The execution of the three — Wassan Talib, Zaineb Fadhil and Liqa Omar Muhammad — are scheduled to begin Mar. 3.
One of the three alleged "terrorists", Muhammad, 25, gave birth to a daughter after her arrest and is still nursing the child in prison. A second, Talib, 31, is also in prison with her three-year-old child, according to Amnesty International.
Independent lawyers have expressed strong criticism of the trials, saying they were "unfair" and violated international conventions. The accused were denied the right of legal defence, Walid Hayali, a lawyer, said. He was barred from representing the three in court, he added. "No lawyer was given the opportunity to do his job," a close friend of Talib confirmed to IPS. But the right to independent legal representation was guaranteed under international law, lawyers here said. The passing of a death sentence on the mother of a newly born child was also in violation of a specific UN safeguard, they added.
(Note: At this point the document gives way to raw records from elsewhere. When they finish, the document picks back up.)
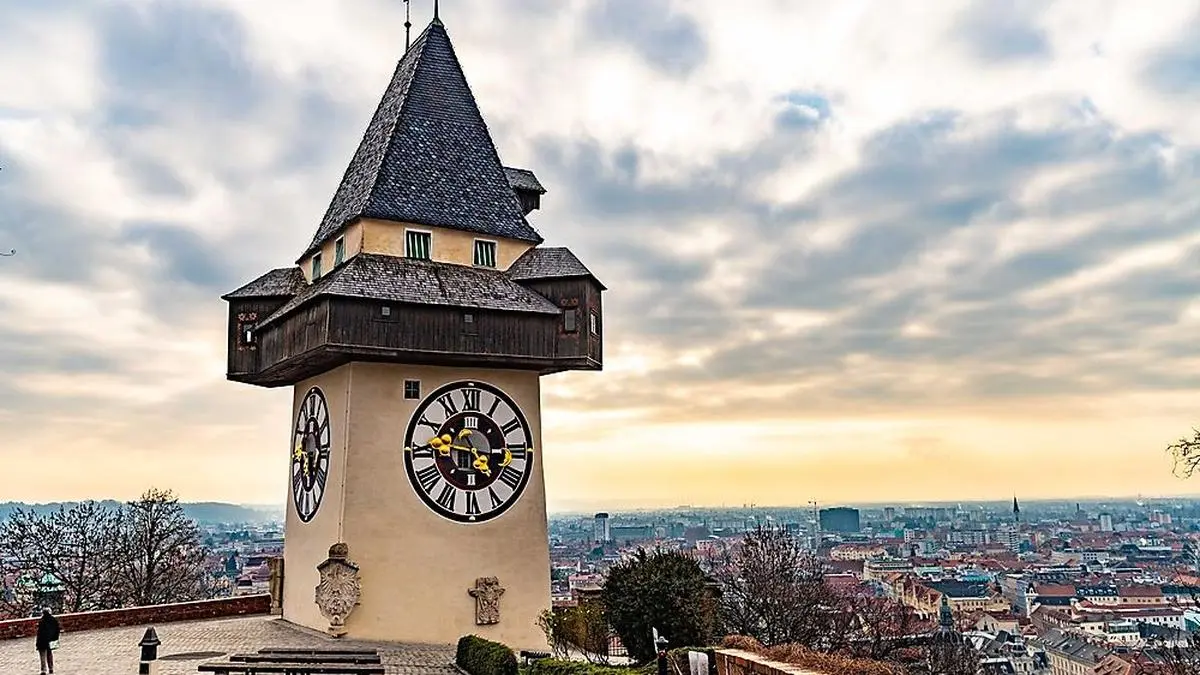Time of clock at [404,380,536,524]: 4:46
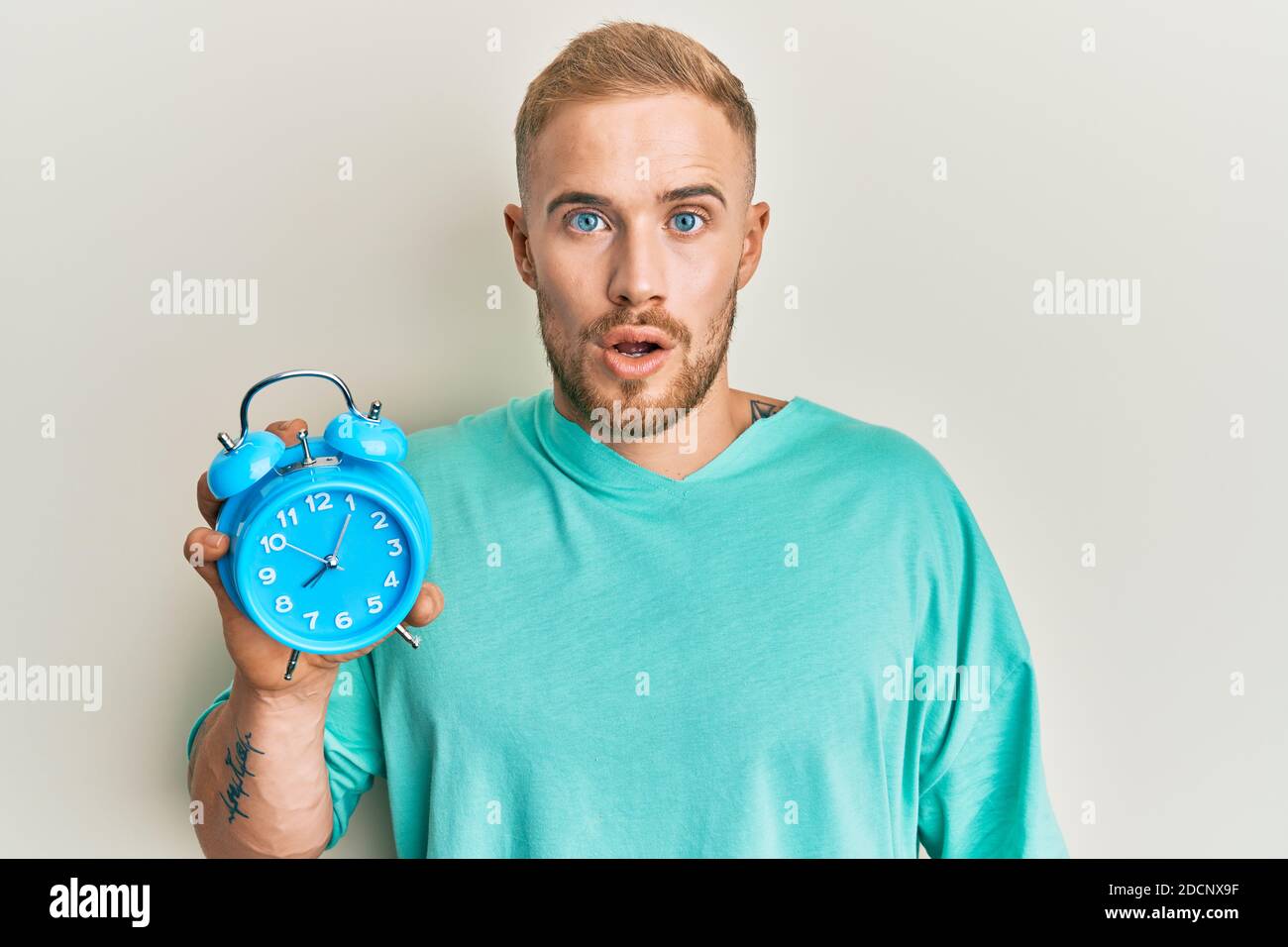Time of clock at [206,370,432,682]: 8:05
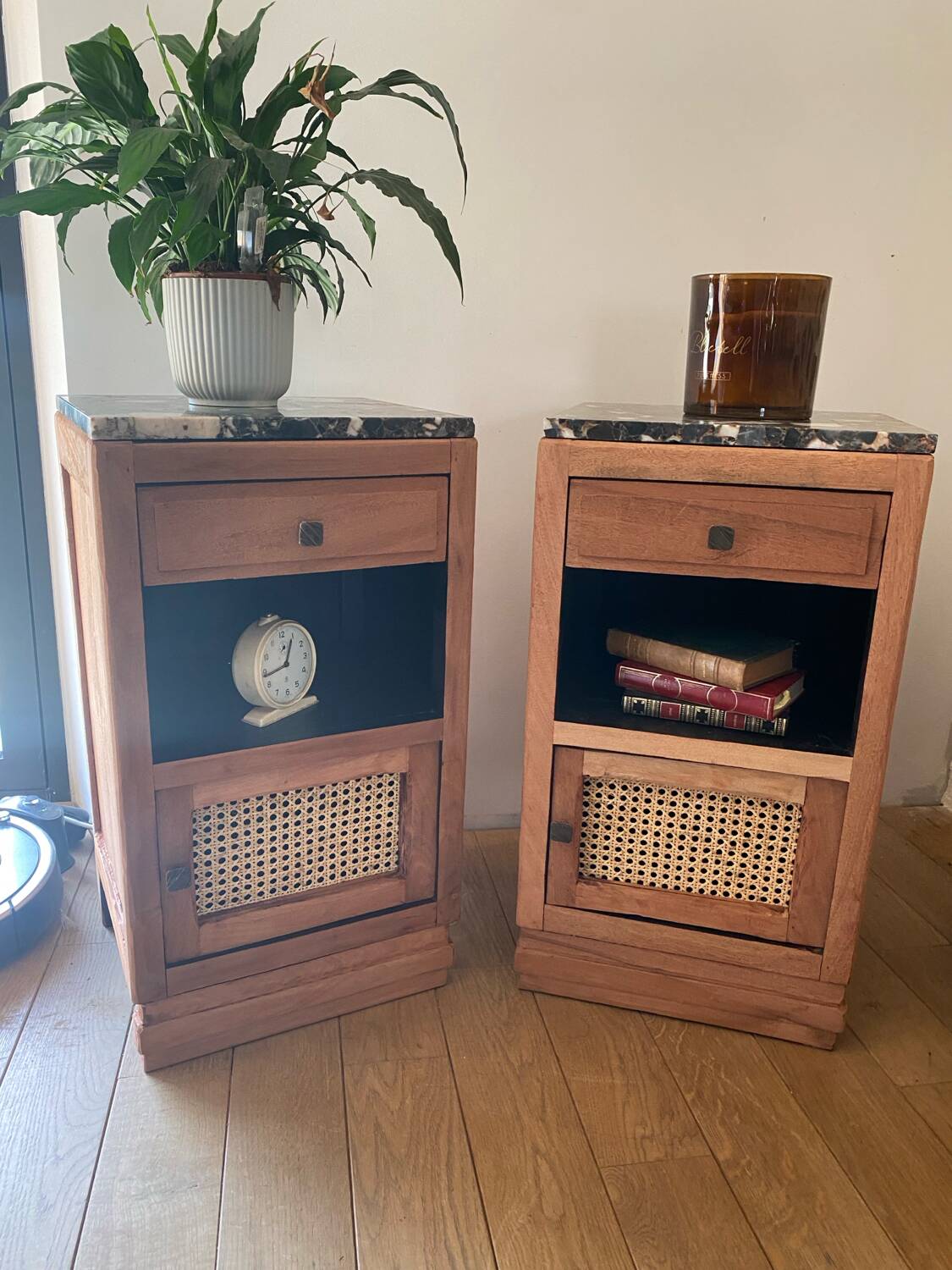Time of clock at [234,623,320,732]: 12:43
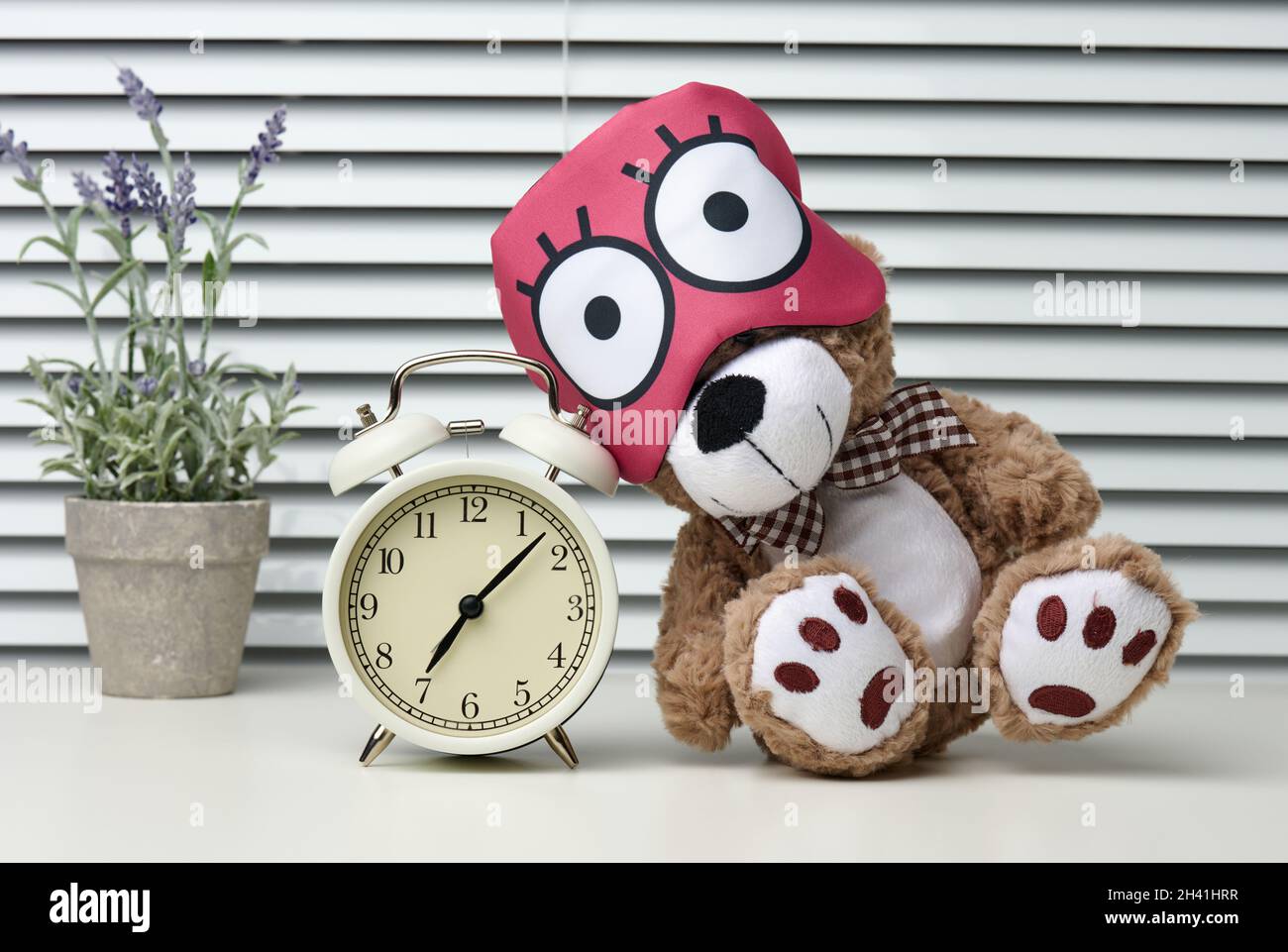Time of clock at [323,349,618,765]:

There are over 2,000 women classified as "security detainees", according to Mohamed Khorshid. It is not known for certain how many have been executed since August 2004, but it is believed the figure is between 50 and 100.
In an update from The Brussels Tribunal on Saturday, word came that that the executions have been stayed pending appeals but there is still no assurance that they will have access to any legal representation or to a fair hearing. As the Tribunal writes :
Today we received information via the UN Working Group on Arbitrary Detention that the three Iraqi women will not be executed until an appeals court has ruled on their cases. This assurance came from Iraqi authorities. It is not enough. We demand to know the charges on which these three Iraqi women stand convicted. We demand to know the date of their appeal hearings. We demand that a public statement is made. We demand that they be afforded all due protections under international human rights and humanitarian law.
When will the day come when all women, all men, all chidren of Iraq are afforded those protections? And what are we doing to make that day come sooner?